Extract provided »
****
# Recent Topics / Stats > What do you want?



## Lorian (Apr 9, 2003)

There are now 3 blocks in homepage sidebar.

1. Recent Topics (threads)
2, Recent Posts
3. Popular Now

*Which of these is the most useful?*
The closest to the old Top 10 stats would be the Recent Topics as that shows a list of the topics most recently posted in.

We're also not limited to just doing this on the front page.
For example we could do this:

Homepage - shows sidebar with the most recent topics
Topic List Pages - show sidebar with the most popular topics
Post Pages - show sidebar with recent posts

I can also edit them to show more/less items.

What do you want?


----------



## A1243R (Nov 2, 2014)

I used to like the top 10 on the old page so you could where people were posting... similar to that would be best...


----------



## Lorian (Apr 9, 2003)

A1243R said:


> I used to like the top 10 on the old page so you could where people were posting... similar to that would be best...


The Recent Topics sidebar on the homepage shows that exact same information - the topic title and who last posted.
The only difference is that this box shows 5 entries. the old one showed 10, but that can easily be changed.

Or am I missing something?


----------



## A1243R (Nov 2, 2014)

Lorian said:


> The Recent Topics sidebar on the homepage shows that exact same information - the topic title and who last posted.The only difference is that this box shows 5 entries. the old one showed 10, but that can easily be changed.
> 
> Or am I missing something?


I think the recent posts one is preferable but yeah all look ok mate :thumb:


----------



## Lorian (Apr 9, 2003)

Any other comments?

I'm leaning toward expanding the Recent Topics bar to show 10 entries and removing the other 2.


----------



## solidcecil (Mar 8, 2012)

New threads, same as what used to be at the top.

That way you can see threads you maybe wouldn't click on the category.


----------



## Nuts (Aug 19, 2013)

Mine says 'New content' I assume this is the same as recent topics? Either way this I find to be my first port of call , I find this the most useful :thumb:


----------



## Lorian (Apr 9, 2003)

solidcecil said:


> New threads, same as what used to be at the top.
> 
> That way you can see threads you maybe wouldn't click on the category.


On the homepage, look in the right side bar at the top box. This currently shows the top 5 most recent topics.
Is that what you wanted?

I can change it to show 10 (or more) if it's wanted.


----------



## Lorian (Apr 9, 2003)

Nuts60 said:


> Mine says 'New content' I assume this is the same as recent topics? Either way this I find to be my first port of call , I find this the most useful :thumb:


That's a different option. New Content shows you ALL new posts.
****
Entries supplied »

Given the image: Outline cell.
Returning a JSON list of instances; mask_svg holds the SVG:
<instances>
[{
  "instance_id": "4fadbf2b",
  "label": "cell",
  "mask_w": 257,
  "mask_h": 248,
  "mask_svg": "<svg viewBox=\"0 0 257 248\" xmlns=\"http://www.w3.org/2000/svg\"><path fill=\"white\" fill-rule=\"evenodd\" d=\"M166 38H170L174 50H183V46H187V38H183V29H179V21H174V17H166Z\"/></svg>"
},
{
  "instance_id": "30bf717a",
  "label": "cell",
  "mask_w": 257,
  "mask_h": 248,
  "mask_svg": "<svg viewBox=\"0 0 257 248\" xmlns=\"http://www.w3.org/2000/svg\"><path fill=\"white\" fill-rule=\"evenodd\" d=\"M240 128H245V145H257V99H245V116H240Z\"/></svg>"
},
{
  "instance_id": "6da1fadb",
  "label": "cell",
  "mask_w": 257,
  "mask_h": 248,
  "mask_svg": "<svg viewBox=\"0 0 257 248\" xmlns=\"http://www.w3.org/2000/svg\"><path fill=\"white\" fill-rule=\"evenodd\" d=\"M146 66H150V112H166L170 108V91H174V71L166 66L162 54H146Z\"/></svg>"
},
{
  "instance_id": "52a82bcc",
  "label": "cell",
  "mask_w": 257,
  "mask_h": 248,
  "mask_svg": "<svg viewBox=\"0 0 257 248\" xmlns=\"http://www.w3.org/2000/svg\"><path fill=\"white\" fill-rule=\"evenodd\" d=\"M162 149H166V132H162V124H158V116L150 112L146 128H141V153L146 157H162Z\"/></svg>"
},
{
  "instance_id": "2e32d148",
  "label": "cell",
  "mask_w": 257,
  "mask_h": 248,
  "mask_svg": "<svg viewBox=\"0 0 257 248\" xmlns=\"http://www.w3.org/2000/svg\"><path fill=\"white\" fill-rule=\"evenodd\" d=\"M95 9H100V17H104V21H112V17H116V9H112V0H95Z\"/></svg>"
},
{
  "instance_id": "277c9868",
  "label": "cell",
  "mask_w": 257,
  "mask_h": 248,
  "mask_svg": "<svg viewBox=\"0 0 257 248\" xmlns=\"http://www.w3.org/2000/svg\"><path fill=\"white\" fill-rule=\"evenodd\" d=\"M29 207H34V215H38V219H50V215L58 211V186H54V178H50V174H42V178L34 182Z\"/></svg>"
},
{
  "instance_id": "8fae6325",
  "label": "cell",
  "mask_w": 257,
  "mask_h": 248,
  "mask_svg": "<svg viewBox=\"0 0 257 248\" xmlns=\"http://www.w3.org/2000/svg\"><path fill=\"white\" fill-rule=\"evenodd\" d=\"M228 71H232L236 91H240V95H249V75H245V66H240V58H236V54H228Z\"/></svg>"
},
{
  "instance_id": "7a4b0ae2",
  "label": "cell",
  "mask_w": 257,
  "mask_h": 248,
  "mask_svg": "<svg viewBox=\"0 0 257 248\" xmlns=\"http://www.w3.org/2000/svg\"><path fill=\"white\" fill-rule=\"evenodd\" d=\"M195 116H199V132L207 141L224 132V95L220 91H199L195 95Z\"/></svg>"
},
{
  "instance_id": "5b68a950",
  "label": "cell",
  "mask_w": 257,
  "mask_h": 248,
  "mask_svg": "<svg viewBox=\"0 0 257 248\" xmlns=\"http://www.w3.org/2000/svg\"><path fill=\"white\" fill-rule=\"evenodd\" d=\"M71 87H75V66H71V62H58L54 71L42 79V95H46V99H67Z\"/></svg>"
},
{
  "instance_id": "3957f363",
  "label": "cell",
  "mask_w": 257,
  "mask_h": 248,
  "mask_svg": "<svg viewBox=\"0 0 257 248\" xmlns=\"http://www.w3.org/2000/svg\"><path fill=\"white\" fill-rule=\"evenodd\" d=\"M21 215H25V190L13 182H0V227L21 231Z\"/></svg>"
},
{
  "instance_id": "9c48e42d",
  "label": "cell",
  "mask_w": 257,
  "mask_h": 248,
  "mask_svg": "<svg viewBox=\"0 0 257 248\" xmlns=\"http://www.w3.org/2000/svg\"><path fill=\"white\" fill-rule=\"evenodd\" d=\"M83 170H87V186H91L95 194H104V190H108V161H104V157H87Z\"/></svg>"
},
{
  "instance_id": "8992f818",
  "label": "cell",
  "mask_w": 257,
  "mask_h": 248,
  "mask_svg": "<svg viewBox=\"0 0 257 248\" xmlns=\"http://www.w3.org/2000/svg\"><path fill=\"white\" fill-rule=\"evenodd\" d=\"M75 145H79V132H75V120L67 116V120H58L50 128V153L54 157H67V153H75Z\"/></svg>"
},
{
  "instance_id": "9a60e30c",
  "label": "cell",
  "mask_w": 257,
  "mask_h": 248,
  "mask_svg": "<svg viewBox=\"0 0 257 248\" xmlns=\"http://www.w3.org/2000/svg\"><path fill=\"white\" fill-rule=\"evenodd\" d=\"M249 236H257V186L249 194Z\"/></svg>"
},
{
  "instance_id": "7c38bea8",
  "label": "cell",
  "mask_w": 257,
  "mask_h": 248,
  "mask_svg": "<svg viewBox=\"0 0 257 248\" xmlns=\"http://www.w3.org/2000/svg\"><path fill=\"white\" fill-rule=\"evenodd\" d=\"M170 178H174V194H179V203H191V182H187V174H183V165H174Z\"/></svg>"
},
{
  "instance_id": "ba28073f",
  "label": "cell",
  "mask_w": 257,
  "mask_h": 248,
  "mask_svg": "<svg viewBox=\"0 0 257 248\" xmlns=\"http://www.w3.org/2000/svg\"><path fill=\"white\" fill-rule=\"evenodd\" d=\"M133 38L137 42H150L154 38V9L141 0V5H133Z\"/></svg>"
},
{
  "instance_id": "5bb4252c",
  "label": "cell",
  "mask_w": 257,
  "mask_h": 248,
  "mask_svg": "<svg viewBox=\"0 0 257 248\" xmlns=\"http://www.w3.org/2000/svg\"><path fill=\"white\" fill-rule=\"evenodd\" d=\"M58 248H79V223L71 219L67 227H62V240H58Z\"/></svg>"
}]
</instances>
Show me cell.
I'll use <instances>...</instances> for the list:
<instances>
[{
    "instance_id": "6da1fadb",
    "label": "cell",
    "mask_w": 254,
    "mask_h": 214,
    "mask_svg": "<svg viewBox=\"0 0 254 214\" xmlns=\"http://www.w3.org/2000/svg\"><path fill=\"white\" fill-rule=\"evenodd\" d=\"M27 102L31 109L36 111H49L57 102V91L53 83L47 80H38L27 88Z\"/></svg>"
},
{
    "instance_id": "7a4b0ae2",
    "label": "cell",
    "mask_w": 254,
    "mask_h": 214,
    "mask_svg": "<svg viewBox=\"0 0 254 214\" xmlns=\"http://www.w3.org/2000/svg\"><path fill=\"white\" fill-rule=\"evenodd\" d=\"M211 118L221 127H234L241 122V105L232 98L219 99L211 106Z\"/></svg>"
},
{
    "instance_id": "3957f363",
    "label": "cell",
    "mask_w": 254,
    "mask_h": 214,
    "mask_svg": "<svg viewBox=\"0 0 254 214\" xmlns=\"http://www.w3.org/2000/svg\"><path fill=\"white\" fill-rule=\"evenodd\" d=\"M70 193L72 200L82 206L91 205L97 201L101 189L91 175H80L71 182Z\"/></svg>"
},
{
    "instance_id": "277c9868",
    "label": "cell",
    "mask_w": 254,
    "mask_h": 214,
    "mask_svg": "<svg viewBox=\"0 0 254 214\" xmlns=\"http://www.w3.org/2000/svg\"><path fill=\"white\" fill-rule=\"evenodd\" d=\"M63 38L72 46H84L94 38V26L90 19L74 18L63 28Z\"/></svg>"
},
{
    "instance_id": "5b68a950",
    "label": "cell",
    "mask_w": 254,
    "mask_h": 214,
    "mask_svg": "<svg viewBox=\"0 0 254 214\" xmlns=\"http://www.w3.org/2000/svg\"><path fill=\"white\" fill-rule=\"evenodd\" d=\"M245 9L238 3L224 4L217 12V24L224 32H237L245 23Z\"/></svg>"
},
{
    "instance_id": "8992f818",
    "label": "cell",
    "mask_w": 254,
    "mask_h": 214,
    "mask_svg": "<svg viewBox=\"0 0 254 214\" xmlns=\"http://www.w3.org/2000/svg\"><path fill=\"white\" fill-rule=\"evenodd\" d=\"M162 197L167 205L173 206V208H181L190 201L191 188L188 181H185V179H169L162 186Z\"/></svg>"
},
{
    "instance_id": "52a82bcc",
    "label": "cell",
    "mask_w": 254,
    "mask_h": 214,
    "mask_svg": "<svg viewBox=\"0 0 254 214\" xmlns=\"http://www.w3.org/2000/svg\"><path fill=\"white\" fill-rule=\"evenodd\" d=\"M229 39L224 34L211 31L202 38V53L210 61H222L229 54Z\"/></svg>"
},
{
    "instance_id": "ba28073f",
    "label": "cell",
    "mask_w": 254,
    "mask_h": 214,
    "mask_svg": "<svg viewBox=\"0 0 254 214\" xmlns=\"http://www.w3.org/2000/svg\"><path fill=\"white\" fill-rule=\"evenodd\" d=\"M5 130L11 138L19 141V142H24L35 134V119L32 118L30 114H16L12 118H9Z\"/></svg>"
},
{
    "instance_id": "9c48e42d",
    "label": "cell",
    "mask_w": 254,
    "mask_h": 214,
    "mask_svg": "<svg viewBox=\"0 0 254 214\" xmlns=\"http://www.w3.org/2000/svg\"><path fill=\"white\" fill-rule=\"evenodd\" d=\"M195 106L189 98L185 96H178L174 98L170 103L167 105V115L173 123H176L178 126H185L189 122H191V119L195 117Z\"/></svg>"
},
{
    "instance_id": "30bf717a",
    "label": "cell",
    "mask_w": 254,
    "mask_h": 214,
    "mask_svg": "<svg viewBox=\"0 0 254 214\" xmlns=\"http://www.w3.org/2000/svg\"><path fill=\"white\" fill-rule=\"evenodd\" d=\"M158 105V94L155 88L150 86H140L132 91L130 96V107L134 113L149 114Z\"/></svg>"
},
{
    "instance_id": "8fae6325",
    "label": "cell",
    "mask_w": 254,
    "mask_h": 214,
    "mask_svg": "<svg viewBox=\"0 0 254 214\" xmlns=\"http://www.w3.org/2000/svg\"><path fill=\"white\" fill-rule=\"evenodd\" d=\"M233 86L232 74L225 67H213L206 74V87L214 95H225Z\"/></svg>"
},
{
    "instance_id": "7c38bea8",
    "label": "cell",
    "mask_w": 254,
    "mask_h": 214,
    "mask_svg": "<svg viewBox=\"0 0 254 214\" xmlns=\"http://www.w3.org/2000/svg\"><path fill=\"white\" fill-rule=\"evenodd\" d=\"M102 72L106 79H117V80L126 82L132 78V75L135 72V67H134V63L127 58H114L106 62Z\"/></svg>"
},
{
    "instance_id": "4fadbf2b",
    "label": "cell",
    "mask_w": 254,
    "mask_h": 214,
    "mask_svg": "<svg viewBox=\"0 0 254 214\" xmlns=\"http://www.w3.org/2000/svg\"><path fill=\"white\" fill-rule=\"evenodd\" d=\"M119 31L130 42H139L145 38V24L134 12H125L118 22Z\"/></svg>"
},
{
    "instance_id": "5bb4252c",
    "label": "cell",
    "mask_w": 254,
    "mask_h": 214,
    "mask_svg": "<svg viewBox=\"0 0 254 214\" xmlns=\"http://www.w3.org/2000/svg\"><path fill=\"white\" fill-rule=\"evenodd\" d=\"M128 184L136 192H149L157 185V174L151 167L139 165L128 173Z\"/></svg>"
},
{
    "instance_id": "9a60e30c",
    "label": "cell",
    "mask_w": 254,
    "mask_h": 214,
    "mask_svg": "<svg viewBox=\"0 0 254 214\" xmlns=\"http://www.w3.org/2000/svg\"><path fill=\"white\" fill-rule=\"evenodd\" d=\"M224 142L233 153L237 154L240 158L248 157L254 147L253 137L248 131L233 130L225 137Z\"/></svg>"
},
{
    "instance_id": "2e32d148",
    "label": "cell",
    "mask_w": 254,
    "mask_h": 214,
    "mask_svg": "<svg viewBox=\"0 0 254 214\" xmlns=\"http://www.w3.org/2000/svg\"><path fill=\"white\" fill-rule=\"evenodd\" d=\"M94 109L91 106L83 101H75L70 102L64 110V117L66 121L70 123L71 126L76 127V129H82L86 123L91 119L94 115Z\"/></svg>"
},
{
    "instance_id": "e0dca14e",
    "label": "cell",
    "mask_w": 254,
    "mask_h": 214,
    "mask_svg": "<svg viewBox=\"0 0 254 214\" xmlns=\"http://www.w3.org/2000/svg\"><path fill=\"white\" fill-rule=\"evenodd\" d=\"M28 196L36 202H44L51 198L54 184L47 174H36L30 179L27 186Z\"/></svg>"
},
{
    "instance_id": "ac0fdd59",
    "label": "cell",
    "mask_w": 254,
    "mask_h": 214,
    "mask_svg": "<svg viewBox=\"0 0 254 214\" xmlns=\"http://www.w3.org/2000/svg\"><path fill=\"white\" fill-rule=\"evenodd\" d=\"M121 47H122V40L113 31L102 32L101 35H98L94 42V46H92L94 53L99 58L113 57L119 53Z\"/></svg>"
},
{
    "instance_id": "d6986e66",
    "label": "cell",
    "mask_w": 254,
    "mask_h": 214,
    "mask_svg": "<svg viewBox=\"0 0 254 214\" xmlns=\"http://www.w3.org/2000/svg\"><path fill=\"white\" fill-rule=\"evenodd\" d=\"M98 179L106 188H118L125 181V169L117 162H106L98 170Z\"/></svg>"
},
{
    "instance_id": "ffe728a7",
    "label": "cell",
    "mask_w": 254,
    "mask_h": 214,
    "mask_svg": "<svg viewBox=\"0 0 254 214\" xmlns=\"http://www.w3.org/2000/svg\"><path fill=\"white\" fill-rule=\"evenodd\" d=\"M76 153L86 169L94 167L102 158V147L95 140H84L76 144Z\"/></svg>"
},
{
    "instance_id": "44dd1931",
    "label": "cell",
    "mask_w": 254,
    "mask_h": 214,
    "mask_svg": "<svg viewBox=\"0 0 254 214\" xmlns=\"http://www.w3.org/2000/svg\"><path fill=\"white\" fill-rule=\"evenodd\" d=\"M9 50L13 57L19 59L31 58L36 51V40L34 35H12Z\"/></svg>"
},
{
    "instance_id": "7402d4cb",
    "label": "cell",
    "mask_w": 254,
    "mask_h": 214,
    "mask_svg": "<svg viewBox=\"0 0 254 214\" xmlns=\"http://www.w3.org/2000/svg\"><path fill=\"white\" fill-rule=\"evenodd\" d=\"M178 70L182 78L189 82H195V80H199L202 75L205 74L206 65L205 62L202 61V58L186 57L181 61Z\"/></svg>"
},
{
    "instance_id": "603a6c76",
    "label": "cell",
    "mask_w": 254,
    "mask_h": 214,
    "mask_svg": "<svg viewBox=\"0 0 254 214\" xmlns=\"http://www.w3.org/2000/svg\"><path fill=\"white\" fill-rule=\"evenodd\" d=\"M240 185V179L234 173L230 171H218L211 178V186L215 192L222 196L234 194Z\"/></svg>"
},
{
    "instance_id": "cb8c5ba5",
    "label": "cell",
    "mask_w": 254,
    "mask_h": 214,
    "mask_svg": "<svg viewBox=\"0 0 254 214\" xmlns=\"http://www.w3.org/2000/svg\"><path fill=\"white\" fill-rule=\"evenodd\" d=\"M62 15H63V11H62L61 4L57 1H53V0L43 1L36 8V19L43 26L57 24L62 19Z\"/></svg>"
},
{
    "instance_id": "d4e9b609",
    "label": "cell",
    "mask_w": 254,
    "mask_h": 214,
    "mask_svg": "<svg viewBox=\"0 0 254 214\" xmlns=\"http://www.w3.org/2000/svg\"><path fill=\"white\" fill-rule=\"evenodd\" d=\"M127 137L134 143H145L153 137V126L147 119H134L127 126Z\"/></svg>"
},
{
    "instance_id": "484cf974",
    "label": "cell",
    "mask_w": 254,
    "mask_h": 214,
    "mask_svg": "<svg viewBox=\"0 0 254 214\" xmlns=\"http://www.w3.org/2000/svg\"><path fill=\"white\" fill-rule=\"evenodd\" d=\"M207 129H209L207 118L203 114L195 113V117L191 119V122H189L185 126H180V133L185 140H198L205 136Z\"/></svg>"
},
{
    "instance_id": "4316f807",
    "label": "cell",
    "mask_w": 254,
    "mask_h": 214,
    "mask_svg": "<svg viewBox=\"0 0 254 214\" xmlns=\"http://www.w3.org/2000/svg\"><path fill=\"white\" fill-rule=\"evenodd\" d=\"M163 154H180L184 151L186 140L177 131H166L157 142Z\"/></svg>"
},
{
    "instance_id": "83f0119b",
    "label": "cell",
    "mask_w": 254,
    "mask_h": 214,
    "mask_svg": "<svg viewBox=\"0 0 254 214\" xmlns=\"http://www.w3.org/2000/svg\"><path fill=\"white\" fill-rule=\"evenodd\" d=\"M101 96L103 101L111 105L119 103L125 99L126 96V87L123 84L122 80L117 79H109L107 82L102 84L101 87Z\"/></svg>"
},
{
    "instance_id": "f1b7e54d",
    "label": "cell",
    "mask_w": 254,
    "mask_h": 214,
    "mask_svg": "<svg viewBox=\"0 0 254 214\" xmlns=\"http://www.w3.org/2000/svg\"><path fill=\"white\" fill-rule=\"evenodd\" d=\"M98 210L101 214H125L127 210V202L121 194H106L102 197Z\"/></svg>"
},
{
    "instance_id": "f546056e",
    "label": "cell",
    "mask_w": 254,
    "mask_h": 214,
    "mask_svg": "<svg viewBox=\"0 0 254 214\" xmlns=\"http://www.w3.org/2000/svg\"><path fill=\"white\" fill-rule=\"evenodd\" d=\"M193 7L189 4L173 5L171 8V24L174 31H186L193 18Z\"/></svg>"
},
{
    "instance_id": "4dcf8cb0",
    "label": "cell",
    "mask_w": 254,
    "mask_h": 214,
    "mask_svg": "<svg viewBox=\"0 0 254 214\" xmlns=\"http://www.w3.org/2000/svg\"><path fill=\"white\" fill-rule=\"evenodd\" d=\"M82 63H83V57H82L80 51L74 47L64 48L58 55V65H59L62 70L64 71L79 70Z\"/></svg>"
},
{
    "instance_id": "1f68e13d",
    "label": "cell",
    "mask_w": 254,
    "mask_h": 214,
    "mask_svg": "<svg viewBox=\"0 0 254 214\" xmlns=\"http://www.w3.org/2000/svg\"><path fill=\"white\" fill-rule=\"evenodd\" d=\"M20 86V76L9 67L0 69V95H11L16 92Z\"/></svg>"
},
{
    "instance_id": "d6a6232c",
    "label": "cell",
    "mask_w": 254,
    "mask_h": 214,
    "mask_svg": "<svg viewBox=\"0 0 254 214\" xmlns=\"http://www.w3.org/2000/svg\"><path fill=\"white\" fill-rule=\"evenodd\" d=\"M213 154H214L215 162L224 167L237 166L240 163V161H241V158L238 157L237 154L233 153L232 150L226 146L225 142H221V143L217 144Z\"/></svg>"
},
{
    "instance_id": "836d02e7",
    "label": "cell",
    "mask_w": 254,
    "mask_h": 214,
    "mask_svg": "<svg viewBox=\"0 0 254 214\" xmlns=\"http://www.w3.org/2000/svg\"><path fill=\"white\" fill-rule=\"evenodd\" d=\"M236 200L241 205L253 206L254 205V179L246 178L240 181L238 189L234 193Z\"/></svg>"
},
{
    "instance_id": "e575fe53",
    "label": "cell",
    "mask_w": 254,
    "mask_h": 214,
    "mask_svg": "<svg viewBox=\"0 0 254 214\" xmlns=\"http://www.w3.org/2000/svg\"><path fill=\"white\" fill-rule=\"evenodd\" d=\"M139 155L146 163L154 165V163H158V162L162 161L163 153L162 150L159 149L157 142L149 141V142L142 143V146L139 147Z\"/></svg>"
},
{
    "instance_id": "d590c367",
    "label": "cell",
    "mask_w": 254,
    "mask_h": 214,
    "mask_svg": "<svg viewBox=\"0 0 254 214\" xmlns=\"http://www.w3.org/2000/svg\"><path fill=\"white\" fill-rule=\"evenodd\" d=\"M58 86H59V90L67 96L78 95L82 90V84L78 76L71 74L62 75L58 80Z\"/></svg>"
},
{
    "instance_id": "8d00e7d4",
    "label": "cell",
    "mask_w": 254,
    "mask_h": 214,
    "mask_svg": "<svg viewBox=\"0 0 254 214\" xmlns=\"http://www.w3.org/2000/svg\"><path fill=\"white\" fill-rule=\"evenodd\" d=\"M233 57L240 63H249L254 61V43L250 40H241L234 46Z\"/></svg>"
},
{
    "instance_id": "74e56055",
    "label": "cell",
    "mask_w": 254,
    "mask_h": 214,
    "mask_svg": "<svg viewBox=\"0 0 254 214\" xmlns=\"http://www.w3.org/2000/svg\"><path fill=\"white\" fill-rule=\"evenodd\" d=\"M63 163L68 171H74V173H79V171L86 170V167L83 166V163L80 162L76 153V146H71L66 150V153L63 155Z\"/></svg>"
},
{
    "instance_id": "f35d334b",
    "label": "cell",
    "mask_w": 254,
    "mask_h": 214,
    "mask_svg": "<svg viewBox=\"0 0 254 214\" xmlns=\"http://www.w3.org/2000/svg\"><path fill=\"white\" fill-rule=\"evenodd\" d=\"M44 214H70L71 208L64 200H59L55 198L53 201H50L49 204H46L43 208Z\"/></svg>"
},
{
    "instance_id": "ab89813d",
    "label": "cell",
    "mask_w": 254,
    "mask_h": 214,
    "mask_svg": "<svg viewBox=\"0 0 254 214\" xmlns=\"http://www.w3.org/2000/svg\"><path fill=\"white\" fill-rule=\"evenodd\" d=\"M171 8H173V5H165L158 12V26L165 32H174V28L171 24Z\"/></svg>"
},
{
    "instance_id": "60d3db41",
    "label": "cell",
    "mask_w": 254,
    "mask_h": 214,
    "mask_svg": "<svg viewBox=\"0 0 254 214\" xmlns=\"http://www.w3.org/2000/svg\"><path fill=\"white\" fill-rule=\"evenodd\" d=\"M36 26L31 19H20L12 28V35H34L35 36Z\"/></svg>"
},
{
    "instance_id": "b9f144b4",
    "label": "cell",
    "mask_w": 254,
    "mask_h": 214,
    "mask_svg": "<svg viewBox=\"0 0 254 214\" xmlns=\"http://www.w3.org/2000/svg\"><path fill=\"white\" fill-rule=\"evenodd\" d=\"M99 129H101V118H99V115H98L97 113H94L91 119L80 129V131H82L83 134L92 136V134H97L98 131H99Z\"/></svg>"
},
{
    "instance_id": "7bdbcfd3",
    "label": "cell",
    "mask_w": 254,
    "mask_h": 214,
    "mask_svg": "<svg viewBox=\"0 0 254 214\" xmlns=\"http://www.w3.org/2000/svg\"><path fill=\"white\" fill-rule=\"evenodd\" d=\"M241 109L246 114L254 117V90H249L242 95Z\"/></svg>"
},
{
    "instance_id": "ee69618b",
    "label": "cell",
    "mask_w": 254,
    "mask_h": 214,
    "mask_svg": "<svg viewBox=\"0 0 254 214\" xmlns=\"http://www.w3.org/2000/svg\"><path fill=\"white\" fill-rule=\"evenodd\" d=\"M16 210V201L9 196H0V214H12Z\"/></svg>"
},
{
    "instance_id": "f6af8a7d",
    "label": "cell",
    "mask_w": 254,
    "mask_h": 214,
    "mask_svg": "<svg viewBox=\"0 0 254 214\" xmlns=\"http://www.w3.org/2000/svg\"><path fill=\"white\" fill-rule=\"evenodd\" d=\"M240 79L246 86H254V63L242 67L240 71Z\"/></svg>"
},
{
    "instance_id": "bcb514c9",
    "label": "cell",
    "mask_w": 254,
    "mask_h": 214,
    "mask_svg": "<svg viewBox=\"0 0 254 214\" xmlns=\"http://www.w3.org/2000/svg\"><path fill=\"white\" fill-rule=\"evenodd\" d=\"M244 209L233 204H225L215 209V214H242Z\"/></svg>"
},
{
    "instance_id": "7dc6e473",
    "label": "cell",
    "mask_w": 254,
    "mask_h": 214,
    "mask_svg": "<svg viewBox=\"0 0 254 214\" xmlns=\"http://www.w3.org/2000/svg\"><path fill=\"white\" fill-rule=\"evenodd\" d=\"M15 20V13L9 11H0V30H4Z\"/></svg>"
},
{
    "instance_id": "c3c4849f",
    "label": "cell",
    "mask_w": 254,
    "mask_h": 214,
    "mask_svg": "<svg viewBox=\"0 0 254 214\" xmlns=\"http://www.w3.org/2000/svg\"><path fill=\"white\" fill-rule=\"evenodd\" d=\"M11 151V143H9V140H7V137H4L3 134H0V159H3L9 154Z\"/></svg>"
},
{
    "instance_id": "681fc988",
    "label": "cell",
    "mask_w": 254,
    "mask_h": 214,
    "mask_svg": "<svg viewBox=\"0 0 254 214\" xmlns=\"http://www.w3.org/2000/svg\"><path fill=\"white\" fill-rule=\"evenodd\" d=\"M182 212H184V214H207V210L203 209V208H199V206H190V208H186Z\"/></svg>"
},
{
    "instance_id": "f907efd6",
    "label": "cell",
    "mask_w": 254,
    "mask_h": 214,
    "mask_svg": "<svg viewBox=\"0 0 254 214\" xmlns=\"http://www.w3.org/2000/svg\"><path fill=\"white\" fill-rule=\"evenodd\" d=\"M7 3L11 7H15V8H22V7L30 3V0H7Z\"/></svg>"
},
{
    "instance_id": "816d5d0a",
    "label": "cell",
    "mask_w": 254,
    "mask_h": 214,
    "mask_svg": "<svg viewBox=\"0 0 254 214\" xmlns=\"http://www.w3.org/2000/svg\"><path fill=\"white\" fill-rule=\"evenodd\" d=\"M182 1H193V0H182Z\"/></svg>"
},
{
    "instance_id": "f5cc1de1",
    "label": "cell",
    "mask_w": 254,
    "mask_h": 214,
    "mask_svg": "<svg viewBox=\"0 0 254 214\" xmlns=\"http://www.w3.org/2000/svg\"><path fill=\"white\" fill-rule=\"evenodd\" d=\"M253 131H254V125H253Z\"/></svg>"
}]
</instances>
****
Exercise instructions »
A. Rewrite the forum thread starting at "Homepage - shows" and ending at "show more/less items.", putting "side panel" in place of "sidebar".
B. Gather every line of the entries that contains the string "list".
The forum thread and the entries come from unrelated sources.

Task answers »
A.
Homepage - shows side panel with the most recent topics
Topic List Pages - show side panel with the most popular topics
Post Pages - show side panel with recent posts

I can also edit them to show more/less items.

B.
Returning a JSON list of instances; mask_svg holds the SVG:
I'll use <instances>...</instances> for the list:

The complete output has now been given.